Solche Vorstellungen der Linken werden also in der Gesellschaft durchaus breit geteilt – nur gewählt wird die Partei dennoch immer weniger. Die notwendige Analyse der Ursachen für die schwere Niederlage bei der Landtagswahl möchte Bundestagskandidatin Vandré nun aber bis zum 23. Februar aufschieben. Denn: »Wir haben eine Mission, und die lautet: Die Linke über die Fünf-Prozent-Hürde und damit in den Deutschen Bundestag bringen, um die Partei danach neu aufzubauen und auf festere Füßen zu stellen.«
Nach menschlichem Ermessen kann die Kandidatin den Potsdamer Wahlkreis genauso wenig gewinnen, wie das vor ihr in drei Versuchen der Ex-Bundestagsabgeordnete Norbert Müller (Linke) vermochte. Auch dem einst als roter Rolf bekannten Bundestagsabgeordneten Rolf Kutzmutz ist dieses Kunststück nie gelungen, obwohl er knapp dran war. Doch selbst bei günstigem Trend in den besten Zeiten der Linken, als der Landesverband 2009 vier Bundestagswahlkreise gewinnen konnte, lagen diese weit weg in Ostbrandenburg.

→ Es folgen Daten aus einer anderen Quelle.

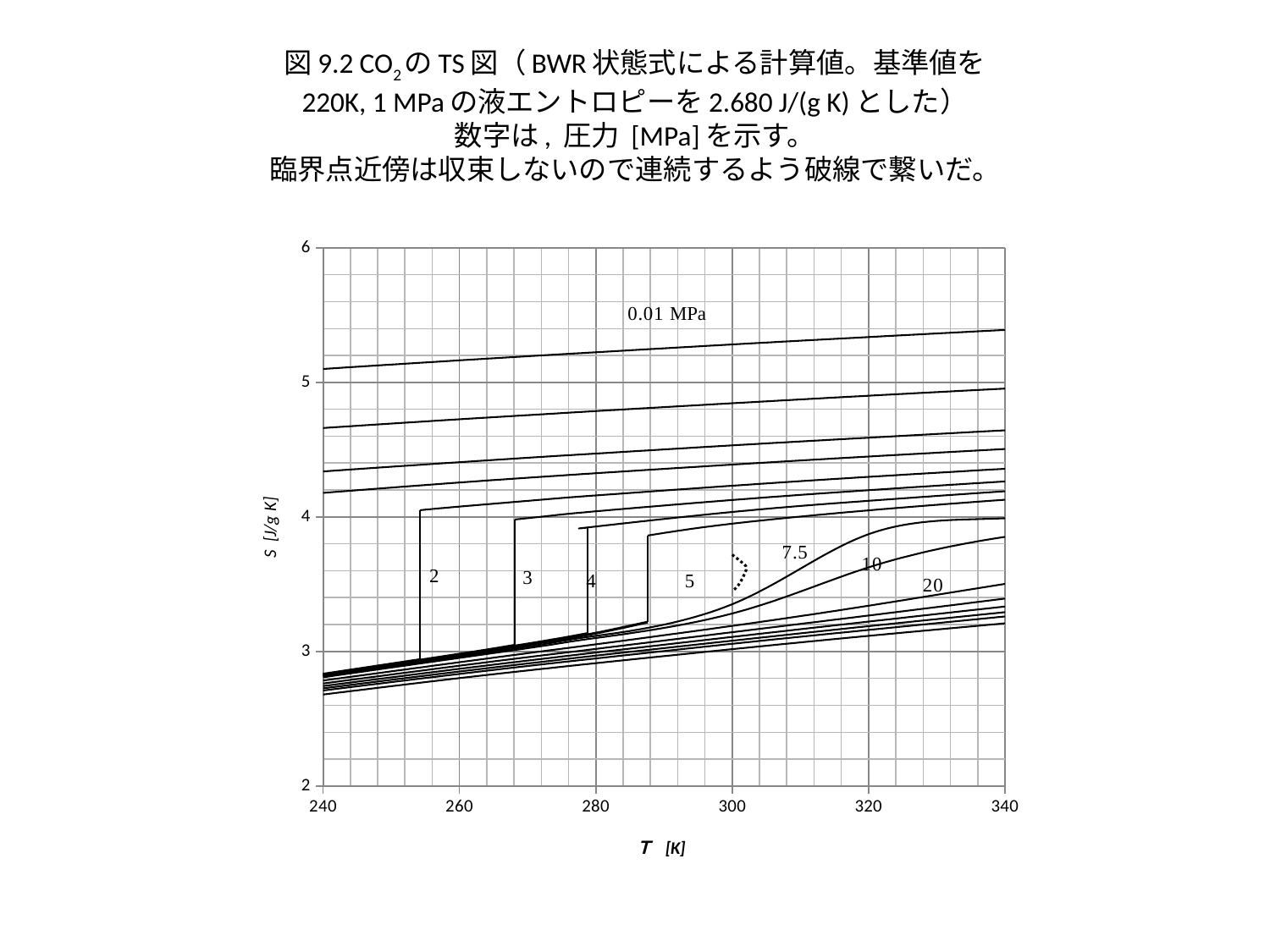
What is the label of the vertical axis of the chart? S [J/g K] Is the value of S for the 2 MPa curve at T = 240 K greater or less than 3? less How many pressure values are labelled on the curves in the chart? 8 Is the value of S for the 0.01 MPa curve at T = 240 K greater or less than 5? greater At T = 320 K, which curve has the higher entropy S: the 7.5 MPa curve or the 20 MPa curve? 7.5 MPa Is the value of S for the 20 MPa curve at T = 340 K greater or less than 4? less What kind of chart is shown on the slide? line chart Does the entropy S along the 0.01 MPa curve rise or fall as temperature T increases from 240 K to 340 K? rise At T = 340 K, which curve has the higher entropy S: the 0.01 MPa curve or the 20 MPa curve? 0.01 MPa What is the label of the horizontal axis of the chart? T [K]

Am Donnerstagabend will sich Isabelle Vandré in Luckenwalde um Platz eins auf der Landesliste der Brandenburger Linken bemühen. Der Landesvorstand hatte sich mehrheitlich für den Bundestagsabgeordneten Christian Görke als Spitzenkandidat ausgesprochen. Der hatte diese Position bereits 2021 eingenommen. Doch Vandré will an ihrer Bewerbung festhalten, wie sie im Thalia-Kino ankündigte.